# FRAGMENTO
● ● ● ●

Acabo de terminar de leer Intimidad, de Kureishi. Hacía tiempo que quería leerlo, sobre todo desde que realizaron aquella película, que, decían, estaba basada en el libro. No sé si la adaptación es buena o mala. Todavía no he visto la película –es la otra parte del binomio que sigue pendiente- y el libro lo he leído porque encontré un ejemplar de rebote, mientras hacía tiempo, en una de las bibliotecas del ayuntamiento.

● ● ● ●

# FILAS DE DATOS
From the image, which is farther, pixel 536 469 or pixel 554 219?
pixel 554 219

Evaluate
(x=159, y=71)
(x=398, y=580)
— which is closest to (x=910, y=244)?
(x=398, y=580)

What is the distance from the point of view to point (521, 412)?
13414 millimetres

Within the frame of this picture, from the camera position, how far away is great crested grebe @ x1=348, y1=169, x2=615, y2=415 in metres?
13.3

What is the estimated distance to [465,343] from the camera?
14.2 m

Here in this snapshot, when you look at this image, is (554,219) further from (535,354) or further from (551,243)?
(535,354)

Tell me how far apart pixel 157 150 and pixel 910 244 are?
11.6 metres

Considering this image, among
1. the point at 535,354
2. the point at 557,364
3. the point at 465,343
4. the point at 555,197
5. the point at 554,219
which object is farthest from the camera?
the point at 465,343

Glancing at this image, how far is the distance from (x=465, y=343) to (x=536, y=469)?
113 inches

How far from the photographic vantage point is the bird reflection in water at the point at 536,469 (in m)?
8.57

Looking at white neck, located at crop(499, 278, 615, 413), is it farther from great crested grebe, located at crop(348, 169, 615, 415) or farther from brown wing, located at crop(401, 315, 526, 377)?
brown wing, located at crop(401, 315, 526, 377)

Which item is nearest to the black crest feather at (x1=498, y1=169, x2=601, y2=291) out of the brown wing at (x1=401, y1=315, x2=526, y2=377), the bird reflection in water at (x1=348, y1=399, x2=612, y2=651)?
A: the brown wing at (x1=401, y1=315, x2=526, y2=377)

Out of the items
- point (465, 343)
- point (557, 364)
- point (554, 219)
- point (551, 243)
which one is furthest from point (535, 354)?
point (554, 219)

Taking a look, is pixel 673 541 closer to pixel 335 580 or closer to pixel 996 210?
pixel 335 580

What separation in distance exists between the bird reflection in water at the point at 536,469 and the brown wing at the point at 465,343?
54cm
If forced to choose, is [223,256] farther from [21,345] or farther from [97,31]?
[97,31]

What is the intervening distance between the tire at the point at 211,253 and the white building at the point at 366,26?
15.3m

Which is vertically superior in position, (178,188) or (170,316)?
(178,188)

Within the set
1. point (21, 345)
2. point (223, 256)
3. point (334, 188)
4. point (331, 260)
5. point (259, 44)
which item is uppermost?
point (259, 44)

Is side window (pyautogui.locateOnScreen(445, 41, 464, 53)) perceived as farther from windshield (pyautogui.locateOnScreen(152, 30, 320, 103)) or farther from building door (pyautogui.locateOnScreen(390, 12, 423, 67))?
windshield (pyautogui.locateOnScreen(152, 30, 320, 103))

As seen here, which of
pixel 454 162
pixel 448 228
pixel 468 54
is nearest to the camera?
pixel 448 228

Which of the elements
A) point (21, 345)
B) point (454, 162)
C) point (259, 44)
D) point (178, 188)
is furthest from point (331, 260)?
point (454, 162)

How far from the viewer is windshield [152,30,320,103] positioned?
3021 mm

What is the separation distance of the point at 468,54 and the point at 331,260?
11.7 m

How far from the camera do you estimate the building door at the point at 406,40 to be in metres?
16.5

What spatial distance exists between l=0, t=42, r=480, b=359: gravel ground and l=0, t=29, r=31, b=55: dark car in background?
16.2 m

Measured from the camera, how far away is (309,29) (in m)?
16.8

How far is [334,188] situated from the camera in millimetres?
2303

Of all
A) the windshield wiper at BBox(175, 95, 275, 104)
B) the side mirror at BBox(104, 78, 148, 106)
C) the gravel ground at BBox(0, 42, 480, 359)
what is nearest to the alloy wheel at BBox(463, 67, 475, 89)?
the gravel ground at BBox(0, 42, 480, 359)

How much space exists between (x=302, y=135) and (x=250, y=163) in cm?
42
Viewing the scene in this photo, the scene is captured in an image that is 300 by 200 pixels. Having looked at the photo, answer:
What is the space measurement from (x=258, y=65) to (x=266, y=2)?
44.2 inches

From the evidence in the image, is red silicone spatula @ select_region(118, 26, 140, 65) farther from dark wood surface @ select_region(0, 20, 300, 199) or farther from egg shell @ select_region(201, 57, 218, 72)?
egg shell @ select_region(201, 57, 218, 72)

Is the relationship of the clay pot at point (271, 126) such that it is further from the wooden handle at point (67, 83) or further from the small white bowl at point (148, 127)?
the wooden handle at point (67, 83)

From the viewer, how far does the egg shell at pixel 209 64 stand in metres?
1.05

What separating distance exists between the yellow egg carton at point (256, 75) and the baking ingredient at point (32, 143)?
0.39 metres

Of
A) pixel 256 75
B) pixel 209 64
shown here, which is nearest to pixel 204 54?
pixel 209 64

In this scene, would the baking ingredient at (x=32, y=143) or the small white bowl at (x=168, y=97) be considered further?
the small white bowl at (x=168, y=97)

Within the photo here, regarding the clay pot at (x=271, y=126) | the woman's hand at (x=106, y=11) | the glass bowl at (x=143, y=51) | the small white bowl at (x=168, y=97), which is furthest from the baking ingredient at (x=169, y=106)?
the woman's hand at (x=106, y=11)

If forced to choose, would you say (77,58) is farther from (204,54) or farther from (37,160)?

● ● ● ●

# PROBLEMA PLANTEADO 1
Responde según el fragmento:
(a) ¿Qué libro acaba de terminar de leer quien escribe?
(b) ¿Dónde encontró el ejemplar que leyó?
(c) ¿Qué parte del binomio sigue pendiente?
# PROBLEMA PLANTEADO 2
Transcribe del fragmento el tramo que va desde "Acabo de terminar" hasta "bibliotecas del ayuntamiento.".
Para responder, usa únicamente el fragmento.

# RESPUESTA COMPLETA 1
(a) Intimidad, de Kureishi.
(b) En una de las bibliotecas del ayuntamiento.
(c) Ver la película.

# RESPUESTA COMPLETA 2
Acabo de terminar de leer Intimidad, de Kureishi. Hacía tiempo que quería leerlo, sobre todo desde que realizaron aquella película, que, decían, estaba basada en el libro. No sé si la adaptación es buena o mala. Todavía no he visto la película –es la otra parte del binomio que sigue pendiente- y el libro lo he leído porque encontré un ejemplar de rebote, mientras hacía tiempo, en una de las bibliotecas del ayuntamiento.